SHORT EXERCISE: Reproduce the records word for word, starting at the line that begins "As this scene" and ending at the last line of the records, with both ends included.

[Spatial reasoning dataset excerpts]
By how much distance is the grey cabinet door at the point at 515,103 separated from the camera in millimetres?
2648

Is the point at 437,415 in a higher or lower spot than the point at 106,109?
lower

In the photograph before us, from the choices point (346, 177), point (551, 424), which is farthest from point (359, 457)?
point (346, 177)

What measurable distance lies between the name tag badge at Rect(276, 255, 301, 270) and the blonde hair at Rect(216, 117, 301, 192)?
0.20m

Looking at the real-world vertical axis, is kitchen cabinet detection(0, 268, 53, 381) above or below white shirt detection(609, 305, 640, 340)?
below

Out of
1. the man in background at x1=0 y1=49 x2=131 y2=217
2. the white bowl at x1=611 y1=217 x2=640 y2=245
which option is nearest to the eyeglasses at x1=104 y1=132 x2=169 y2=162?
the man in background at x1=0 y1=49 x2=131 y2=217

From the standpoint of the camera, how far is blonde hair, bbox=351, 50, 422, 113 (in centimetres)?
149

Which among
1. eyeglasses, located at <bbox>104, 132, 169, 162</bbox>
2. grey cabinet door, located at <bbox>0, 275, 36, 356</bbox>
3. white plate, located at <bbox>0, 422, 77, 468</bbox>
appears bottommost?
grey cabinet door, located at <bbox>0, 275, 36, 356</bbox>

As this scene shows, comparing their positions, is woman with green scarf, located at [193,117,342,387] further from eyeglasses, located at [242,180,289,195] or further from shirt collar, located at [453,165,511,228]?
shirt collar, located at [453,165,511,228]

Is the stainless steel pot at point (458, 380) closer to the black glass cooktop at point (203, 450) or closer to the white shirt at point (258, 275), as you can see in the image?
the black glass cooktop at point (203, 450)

THE REPLY:
As this scene shows, comparing their positions, is woman with green scarf, located at [193,117,342,387] further from eyeglasses, located at [242,180,289,195] or further from shirt collar, located at [453,165,511,228]?
shirt collar, located at [453,165,511,228]

Is the stainless steel pot at point (458, 380) closer to the black glass cooktop at point (203, 450) or closer to the white shirt at point (258, 275), as you can see in the image?
the black glass cooktop at point (203, 450)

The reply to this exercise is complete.